Recopiez à l'identique les lignes allant de celle qui contient « What is the measured » jusqu'à celle qui contient « pixel 229 124 → pixel 169 190 → pixel 75 124 », ces deux lignes incluses.

[Lignes d'un jeu de données de raisonnement spatial]
┌────────

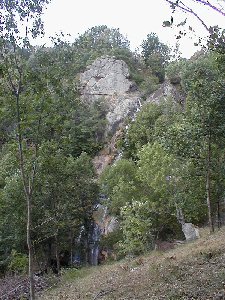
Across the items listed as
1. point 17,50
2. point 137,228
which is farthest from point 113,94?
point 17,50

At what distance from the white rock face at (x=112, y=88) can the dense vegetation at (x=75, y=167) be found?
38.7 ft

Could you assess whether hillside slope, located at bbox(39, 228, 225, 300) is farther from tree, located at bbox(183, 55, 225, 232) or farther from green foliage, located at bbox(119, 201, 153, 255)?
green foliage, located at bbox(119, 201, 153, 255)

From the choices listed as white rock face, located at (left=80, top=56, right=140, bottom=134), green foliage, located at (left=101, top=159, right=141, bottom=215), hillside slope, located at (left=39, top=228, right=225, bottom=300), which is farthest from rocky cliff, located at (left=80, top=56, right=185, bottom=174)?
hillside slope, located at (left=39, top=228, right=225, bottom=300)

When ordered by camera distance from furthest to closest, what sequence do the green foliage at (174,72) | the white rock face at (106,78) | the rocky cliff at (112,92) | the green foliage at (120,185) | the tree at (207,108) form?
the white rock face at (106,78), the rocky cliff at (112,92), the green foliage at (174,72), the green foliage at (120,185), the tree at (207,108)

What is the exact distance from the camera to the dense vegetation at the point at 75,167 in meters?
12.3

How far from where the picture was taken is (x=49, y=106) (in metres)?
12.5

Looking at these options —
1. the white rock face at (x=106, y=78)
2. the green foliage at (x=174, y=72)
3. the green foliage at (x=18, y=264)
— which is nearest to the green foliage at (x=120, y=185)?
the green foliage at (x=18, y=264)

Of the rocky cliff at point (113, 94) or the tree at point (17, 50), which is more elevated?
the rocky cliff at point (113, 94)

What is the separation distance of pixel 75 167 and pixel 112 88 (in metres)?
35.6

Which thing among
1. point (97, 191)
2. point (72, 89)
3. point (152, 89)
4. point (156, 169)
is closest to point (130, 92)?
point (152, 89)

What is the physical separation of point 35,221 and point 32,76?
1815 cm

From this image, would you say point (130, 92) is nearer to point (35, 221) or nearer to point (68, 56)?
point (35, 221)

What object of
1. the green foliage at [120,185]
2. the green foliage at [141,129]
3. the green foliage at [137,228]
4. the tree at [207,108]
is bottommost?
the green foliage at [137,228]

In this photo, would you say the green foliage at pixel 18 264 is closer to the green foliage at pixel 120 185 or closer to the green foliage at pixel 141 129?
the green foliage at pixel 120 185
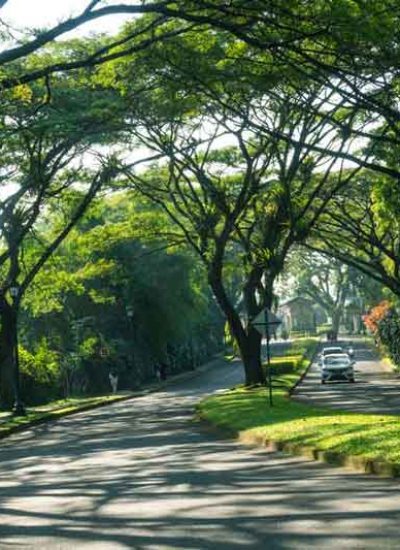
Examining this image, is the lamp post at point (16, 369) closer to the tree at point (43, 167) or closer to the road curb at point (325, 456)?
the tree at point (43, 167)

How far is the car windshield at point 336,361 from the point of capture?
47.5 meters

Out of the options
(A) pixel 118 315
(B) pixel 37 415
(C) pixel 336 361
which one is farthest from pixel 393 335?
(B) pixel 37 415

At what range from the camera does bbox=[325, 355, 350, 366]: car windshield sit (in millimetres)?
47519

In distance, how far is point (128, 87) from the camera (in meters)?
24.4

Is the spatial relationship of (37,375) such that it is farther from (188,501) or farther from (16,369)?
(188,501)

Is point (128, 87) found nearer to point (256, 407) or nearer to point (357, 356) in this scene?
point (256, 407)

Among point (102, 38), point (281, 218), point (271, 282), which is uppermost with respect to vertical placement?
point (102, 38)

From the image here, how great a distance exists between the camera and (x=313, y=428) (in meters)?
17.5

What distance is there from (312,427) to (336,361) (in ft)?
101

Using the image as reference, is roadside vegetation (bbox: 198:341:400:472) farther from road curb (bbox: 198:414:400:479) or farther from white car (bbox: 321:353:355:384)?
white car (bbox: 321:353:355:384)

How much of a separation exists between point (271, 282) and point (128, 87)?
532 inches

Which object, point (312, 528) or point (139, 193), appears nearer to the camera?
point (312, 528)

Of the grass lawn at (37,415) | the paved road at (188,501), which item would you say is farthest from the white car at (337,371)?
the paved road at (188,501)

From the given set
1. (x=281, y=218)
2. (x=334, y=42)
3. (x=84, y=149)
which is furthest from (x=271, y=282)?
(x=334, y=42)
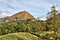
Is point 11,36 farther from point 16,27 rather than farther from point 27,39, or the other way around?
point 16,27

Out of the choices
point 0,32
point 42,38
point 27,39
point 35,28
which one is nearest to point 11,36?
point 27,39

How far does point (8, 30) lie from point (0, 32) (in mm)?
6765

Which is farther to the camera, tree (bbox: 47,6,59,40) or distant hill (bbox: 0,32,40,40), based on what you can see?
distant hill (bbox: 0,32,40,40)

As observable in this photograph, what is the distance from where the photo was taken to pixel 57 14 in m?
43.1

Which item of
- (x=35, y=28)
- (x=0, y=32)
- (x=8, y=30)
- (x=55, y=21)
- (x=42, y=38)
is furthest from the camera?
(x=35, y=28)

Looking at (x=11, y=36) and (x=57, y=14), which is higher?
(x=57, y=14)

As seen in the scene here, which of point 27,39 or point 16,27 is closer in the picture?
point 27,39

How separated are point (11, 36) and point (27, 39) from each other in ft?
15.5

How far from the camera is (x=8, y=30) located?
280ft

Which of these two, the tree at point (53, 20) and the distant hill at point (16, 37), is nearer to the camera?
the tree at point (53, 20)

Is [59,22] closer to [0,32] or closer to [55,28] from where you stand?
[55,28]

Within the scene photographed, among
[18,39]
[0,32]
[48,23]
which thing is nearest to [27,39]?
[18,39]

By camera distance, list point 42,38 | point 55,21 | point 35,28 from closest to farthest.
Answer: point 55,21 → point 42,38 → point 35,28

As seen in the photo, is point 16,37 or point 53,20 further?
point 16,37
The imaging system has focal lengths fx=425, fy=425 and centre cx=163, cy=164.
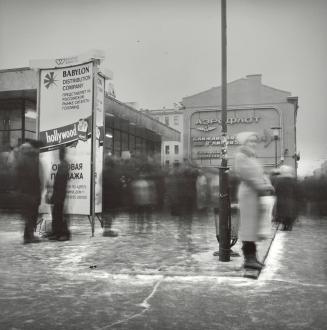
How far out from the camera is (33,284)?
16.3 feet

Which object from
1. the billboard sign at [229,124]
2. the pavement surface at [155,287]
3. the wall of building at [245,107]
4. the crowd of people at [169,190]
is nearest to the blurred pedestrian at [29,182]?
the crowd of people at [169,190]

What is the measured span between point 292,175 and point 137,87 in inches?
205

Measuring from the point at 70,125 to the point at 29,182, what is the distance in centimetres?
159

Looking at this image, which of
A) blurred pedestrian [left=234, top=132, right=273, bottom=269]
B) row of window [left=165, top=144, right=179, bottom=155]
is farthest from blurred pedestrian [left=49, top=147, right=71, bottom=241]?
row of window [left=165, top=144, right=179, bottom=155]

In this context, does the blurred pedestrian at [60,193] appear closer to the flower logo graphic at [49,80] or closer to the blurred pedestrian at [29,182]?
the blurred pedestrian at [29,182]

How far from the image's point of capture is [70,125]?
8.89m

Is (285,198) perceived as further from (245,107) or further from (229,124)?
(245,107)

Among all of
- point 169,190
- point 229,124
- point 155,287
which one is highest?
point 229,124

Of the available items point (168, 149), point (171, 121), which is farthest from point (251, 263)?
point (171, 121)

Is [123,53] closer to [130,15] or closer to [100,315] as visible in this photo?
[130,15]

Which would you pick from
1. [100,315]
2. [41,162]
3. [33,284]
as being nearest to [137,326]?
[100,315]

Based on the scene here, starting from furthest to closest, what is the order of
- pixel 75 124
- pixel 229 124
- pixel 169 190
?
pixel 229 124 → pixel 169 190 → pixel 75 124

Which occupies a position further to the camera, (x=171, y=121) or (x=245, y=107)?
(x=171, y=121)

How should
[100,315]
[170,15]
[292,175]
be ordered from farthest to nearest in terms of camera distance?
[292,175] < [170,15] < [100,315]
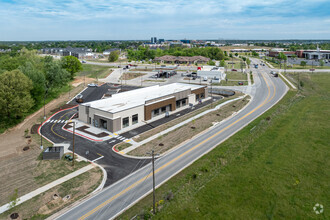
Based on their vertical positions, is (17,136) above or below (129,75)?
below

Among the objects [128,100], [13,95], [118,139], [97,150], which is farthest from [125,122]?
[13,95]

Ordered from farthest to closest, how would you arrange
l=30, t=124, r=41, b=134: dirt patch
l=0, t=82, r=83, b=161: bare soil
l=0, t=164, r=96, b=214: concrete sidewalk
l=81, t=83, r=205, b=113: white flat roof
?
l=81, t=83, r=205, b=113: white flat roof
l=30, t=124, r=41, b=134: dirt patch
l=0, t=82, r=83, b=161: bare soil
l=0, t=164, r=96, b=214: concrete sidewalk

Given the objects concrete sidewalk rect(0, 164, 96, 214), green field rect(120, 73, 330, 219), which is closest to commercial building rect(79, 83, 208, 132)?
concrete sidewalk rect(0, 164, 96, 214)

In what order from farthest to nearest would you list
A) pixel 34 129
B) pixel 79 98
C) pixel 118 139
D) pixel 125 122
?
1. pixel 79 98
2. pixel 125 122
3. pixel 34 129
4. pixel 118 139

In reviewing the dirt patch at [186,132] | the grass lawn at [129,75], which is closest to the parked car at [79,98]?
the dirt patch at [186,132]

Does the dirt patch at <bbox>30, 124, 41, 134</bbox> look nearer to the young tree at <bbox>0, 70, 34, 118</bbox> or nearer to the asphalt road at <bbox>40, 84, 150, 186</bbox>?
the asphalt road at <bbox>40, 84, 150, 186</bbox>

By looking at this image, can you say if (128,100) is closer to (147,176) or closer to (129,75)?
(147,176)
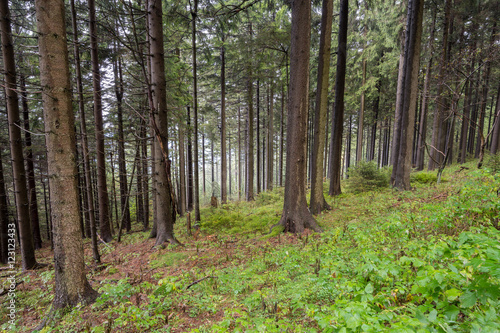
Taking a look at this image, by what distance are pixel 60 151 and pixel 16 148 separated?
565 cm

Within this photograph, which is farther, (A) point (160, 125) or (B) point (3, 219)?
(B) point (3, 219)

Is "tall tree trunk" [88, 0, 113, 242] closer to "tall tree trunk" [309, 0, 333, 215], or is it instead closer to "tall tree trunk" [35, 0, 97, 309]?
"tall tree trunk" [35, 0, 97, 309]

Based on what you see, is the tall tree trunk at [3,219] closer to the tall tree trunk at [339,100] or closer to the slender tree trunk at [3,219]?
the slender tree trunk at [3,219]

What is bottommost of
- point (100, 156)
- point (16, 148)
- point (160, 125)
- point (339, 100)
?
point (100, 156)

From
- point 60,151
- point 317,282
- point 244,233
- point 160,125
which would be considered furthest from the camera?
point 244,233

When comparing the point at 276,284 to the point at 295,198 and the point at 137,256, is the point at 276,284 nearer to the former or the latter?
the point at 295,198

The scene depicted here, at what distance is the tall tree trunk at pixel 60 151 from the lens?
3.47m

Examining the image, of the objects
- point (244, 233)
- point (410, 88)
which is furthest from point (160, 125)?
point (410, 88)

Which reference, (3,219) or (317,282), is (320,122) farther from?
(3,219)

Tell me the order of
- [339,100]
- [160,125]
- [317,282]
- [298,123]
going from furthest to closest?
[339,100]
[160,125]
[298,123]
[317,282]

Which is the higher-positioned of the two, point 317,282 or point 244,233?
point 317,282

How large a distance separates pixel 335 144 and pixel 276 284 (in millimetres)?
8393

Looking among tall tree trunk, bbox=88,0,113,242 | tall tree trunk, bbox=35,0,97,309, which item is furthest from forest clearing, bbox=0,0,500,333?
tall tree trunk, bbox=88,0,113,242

└────────
┌────────

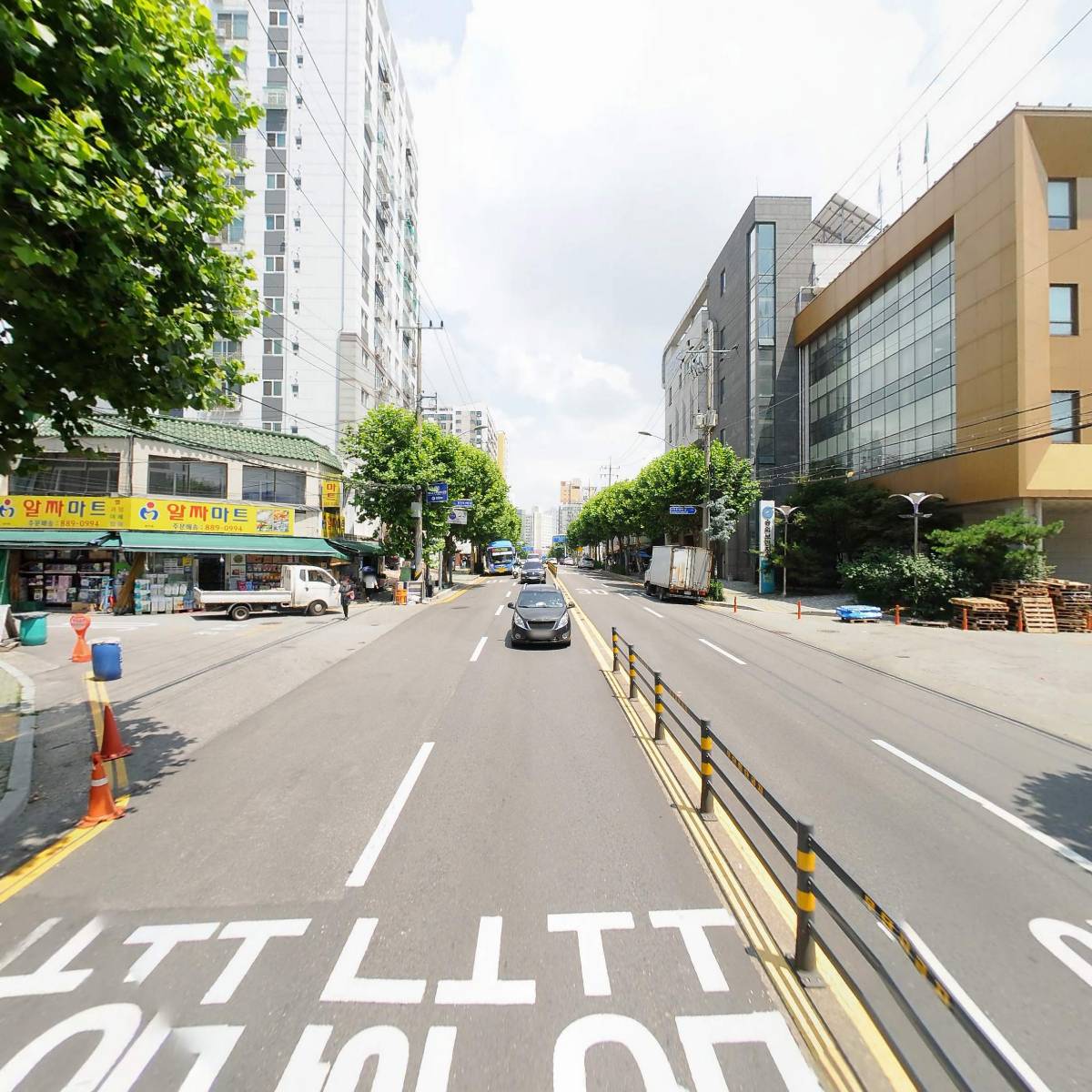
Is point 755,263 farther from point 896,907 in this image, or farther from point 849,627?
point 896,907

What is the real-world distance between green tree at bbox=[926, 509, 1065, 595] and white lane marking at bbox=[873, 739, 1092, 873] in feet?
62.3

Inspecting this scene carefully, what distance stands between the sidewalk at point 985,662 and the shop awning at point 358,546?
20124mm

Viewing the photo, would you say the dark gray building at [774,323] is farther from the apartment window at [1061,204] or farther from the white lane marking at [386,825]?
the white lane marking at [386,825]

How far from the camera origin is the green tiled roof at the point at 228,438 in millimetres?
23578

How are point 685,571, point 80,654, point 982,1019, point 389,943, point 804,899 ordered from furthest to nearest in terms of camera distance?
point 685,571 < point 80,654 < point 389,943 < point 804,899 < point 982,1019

└────────
┌────────

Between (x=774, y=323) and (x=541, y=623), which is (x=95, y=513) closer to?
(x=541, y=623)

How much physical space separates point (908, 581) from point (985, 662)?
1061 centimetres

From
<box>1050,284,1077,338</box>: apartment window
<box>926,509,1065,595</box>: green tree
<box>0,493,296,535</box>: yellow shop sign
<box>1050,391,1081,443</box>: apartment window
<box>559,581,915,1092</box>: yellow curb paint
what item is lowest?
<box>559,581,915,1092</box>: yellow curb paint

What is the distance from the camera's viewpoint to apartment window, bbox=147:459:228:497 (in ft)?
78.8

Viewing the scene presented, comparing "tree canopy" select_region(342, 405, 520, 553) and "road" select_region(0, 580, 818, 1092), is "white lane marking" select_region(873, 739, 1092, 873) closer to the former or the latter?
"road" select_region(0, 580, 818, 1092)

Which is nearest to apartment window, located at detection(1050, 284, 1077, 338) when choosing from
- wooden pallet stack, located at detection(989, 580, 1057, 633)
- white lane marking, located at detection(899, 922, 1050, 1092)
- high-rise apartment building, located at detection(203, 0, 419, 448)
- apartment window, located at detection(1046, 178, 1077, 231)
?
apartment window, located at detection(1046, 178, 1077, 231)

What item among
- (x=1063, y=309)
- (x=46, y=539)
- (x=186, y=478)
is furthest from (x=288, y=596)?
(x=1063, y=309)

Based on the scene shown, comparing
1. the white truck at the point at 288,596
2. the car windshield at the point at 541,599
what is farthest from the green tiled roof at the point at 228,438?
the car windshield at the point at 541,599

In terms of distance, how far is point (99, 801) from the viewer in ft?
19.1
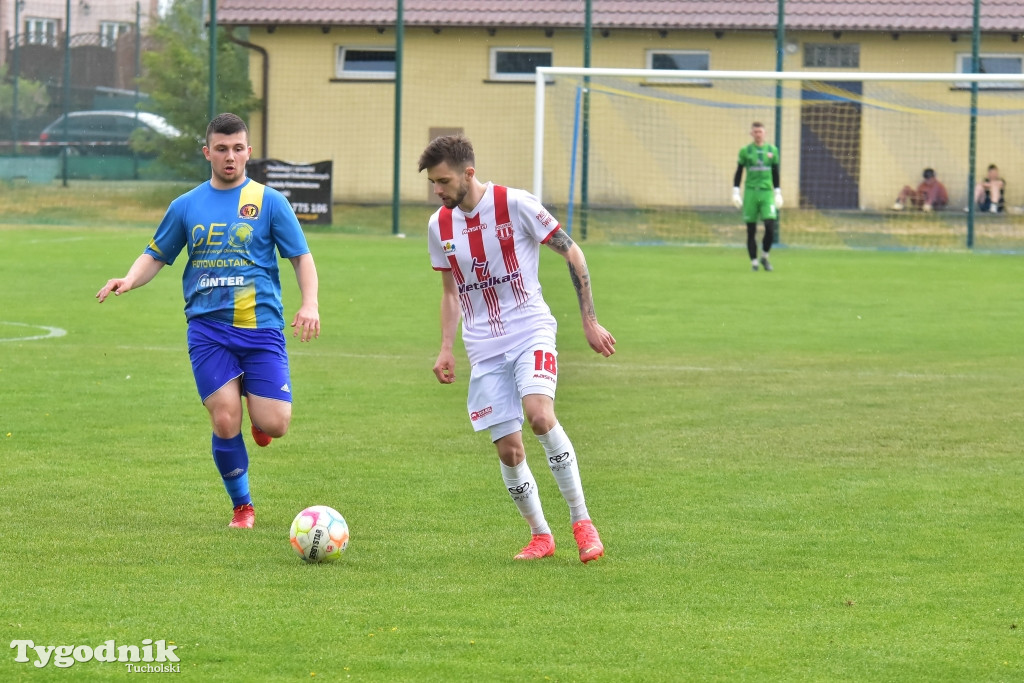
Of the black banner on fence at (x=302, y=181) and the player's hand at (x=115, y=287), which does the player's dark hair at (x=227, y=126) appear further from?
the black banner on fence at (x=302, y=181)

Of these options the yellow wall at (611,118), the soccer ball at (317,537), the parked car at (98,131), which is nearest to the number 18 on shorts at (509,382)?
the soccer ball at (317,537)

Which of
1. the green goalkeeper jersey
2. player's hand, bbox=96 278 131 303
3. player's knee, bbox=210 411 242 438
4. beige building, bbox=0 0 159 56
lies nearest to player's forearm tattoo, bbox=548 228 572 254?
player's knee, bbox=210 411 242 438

└────────

■ **Résultat de l'exercice**
What is the measured span between point 292,175 and point 137,87 in inches?
205

Measuring from the point at 70,125 to the point at 29,182, what is the distance in centimetres?
159

Looking at this image, which of
A) blurred pedestrian [left=234, top=132, right=273, bottom=269]
B) row of window [left=165, top=144, right=179, bottom=155]
is farthest from blurred pedestrian [left=49, top=147, right=71, bottom=241]?
row of window [left=165, top=144, right=179, bottom=155]

In this context, does the blurred pedestrian at [60,193] appear closer to the flower logo graphic at [49,80] or closer to the blurred pedestrian at [29,182]?
the blurred pedestrian at [29,182]

How far from the image's point of capture is [70,125]?
8.89m

Is (285,198) perceived as further from (245,107) or further from (229,124)?
(245,107)

Among all of
- point 169,190
- point 229,124
- point 155,287
which one is highest?
point 229,124

Of the available items point (168, 149), point (171, 121), which is farthest from point (251, 263)?
point (171, 121)

Is [123,53] closer to [130,15] or closer to [100,315] as visible in this photo?
[130,15]

Which would you pick from
1. [100,315]
2. [41,162]
3. [33,284]
as being nearest to [137,326]?
[100,315]

Based on the scene here, starting from furthest to closest, what is the order of
- pixel 75 124
- pixel 229 124
- pixel 169 190
?
pixel 229 124 → pixel 169 190 → pixel 75 124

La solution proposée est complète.